That was the first thing that cought my eye too. Goes from Toronto to Russia then africa...all over the world lol.


----------



## Phillyb (Jan 18, 2011)

Money Talks checks Bounce 

-Canadian pride-


----------



## Elle (Oct 25, 2010)

Here's an oldie but goodie: this guy got a scam email and decided to seriously mess with the head of the scammer. The results are quite funny.

The Powerbook Prank: He wanted a Powerbook. We gave him a P-P-P-Powerbook!

As for CL, I usually tag my ads with "Local pickup, cash only, no exceptions". Usually keeps the scammers from annoying me.


----------



## gmachine19 (Apr 21, 2010)

Elle said:


> Here's an oldie but goodie: this guy got a scam email and decided to seriously mess with the head of the scammer. The results are quite funny.
> 
> The Powerbook Prank: He wanted a Powerbook. We gave him a P-P-P-Powerbook!
> 
> As for CL, I usually tag my ads with "Local pickup, cash only, no exceptions". Usually keeps the scammers from annoying me.


hahaha thanks for the good read!


----------



## icecool (Apr 21, 2010)

kelly528 said:


> I think a good chunk of them come out of third-world countries such as Algeria and some african, asian and slavic countries where one (especially people getting income through piracy and illegal activities) can afford cheap computers and set up a scamming operation. Where there is no employment and struggling people have extra time on their hands, there is always the willingness to make an attempt at gaining income by working for a scamming operation.
> 
> Of course, few people fall for scams but when you have access to millions of people worldwide via the internet, even the occasional lucky strike of a few hundred USD or some personal info to sell to a larger company can go a long way.

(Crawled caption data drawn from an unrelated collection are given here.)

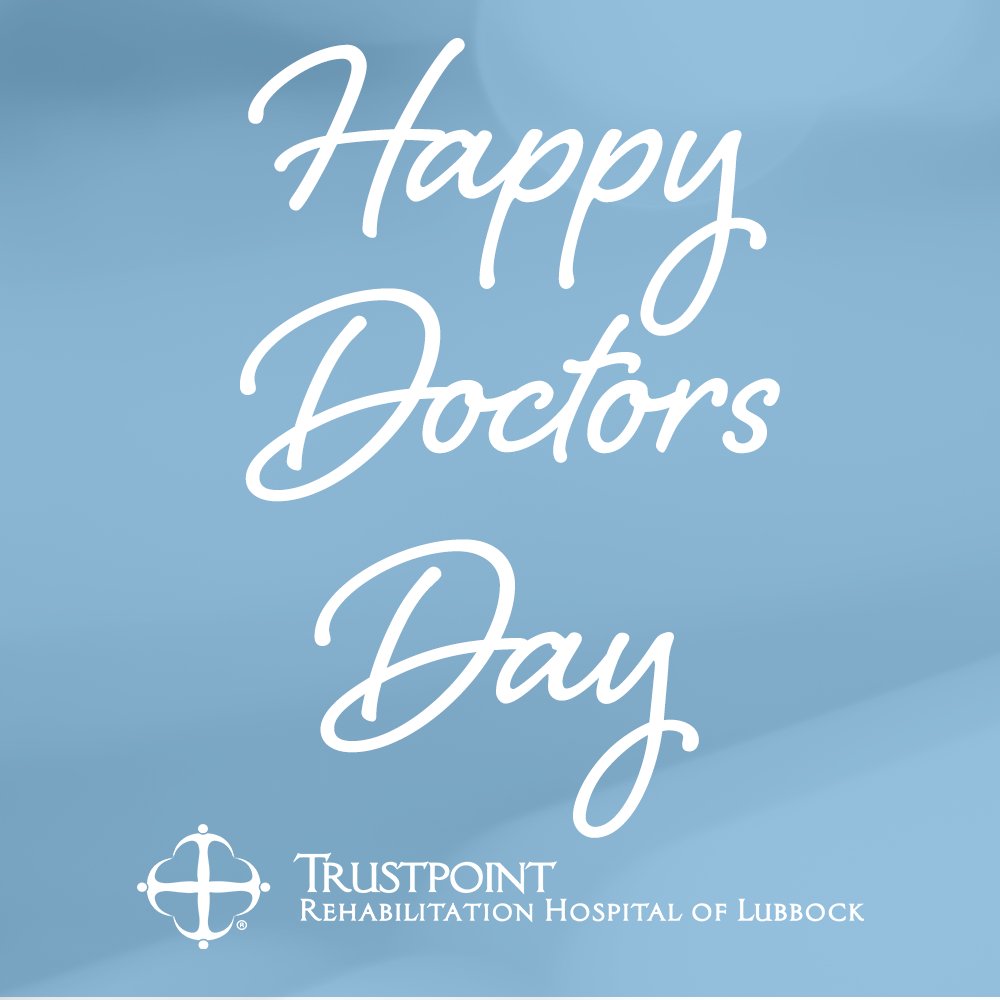 TrustPoint Hospital tweet media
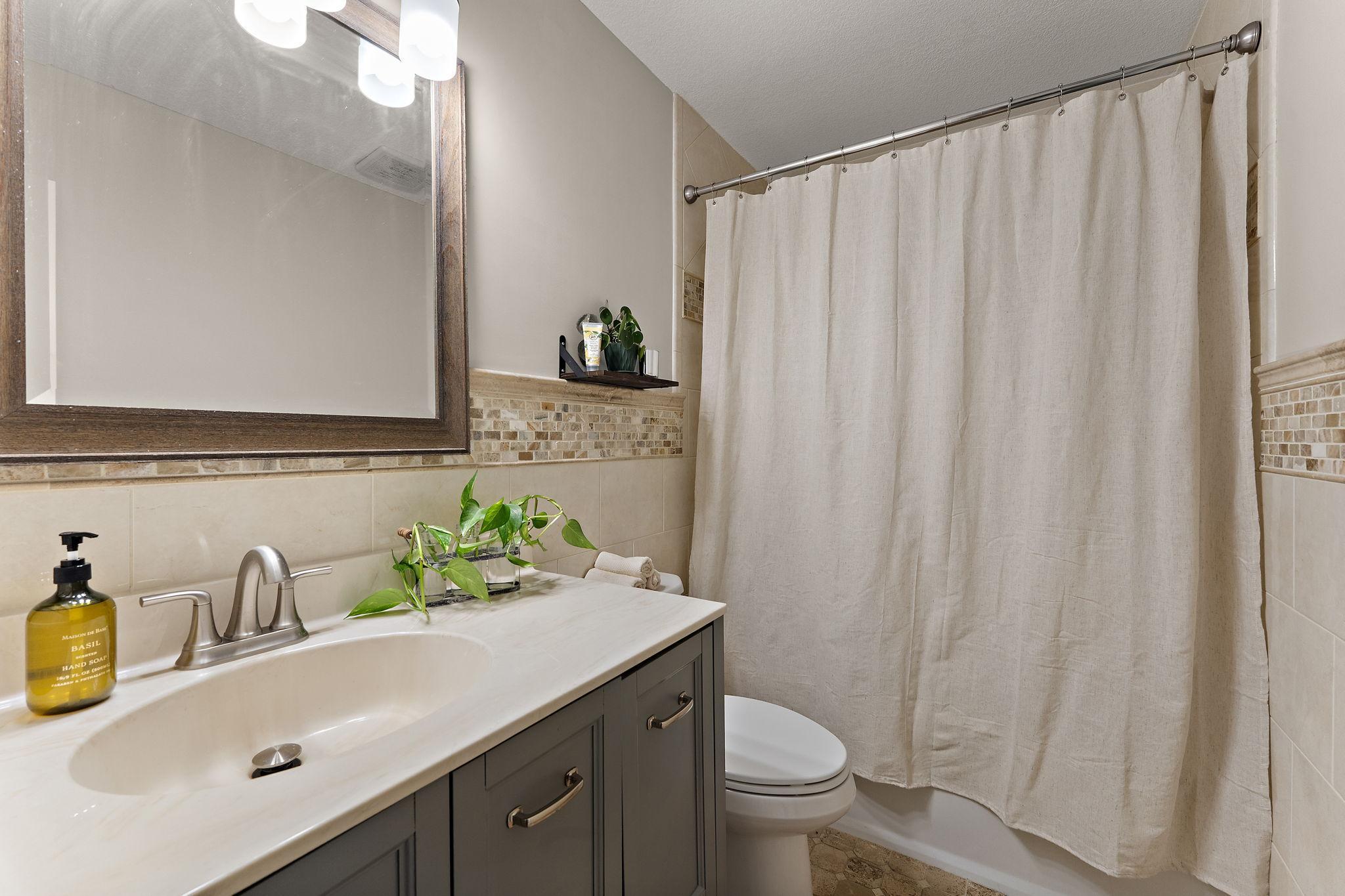 Upper Bath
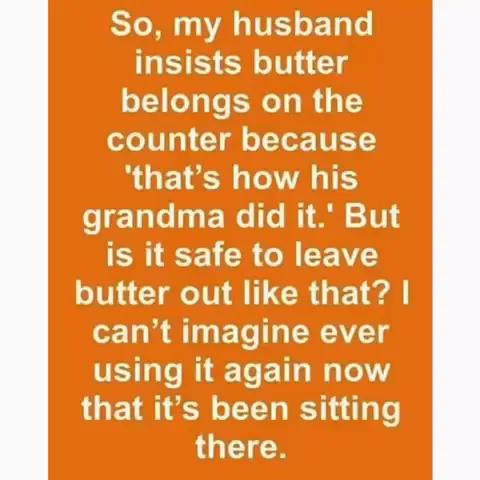 I Never knew this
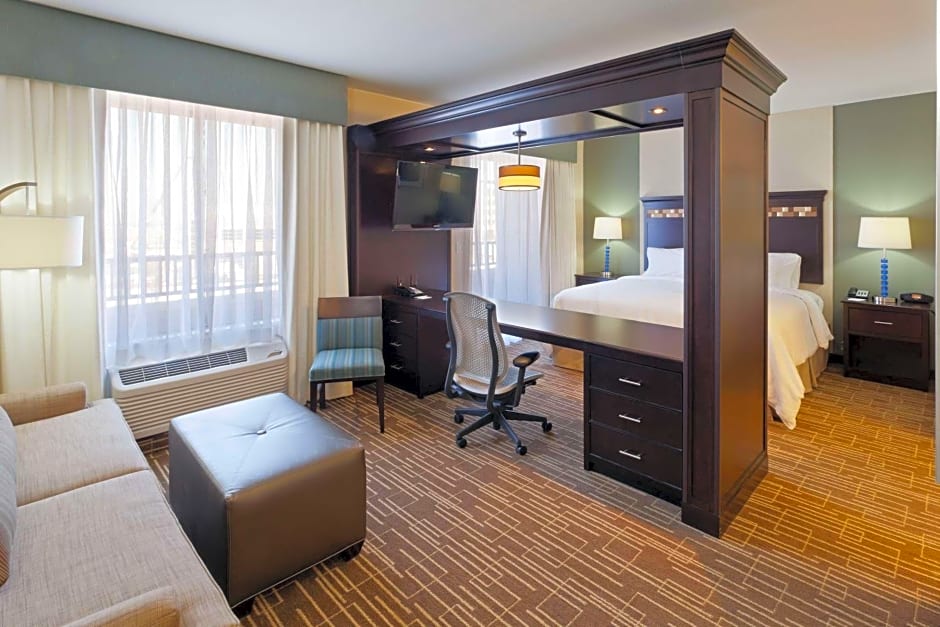 Hampton Inn By Hilton & Suites Denver Airport / Gateway Park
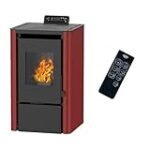 Análisis y comparativa de las mejores estufas de pellets sin necesidad de electricidad: ¡Calor sostenible para tu hogar!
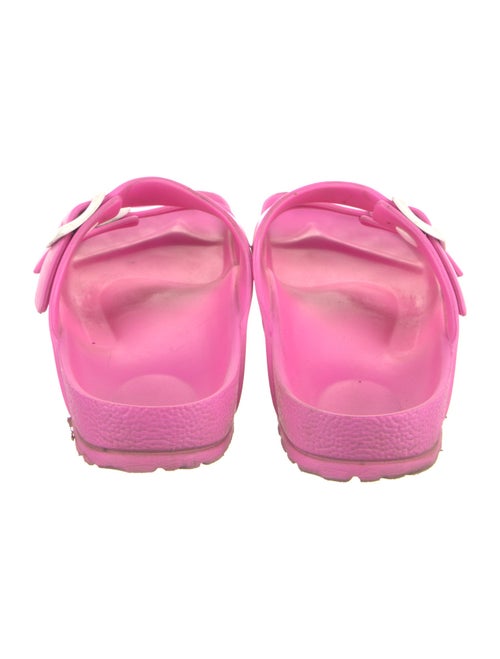 Birkenstock Rubber Slides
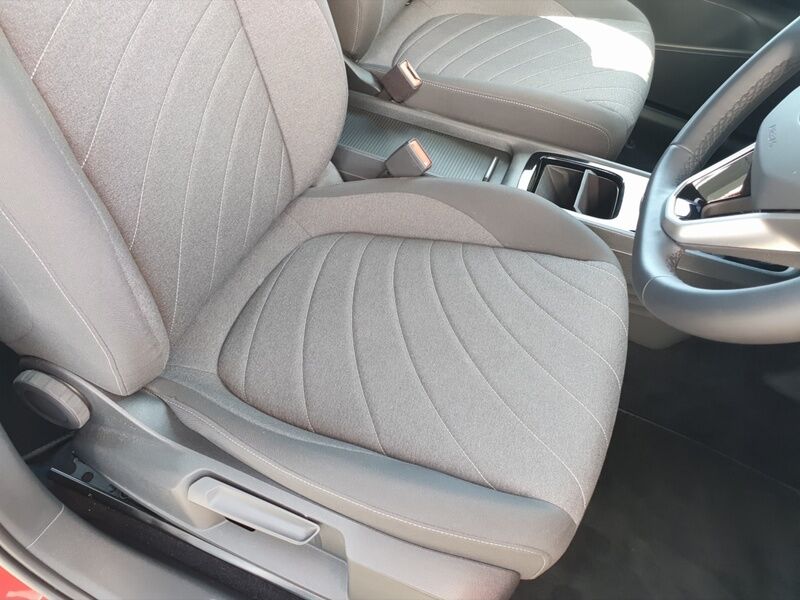 More views of Volkswagen ID.3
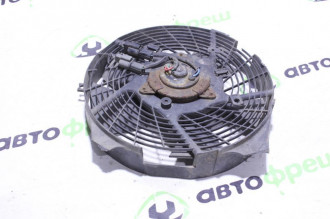 Вентилятор радиатора Mitsubishi Carisma 2000 2003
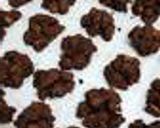 しっとりしみチョコ♪焼き冷しバージョン　作り方13写真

I actually saw the documentary regarding Nigerian scams a couple of years back. Like you said, the person they interviewed mentioned that due to the lack of legal enforcements, they were free to carry on these types of schemes. It was funny though because the background of the interview took place in an internet cafe with 20 computers and the majority of people using them were searching out people to scam.


----------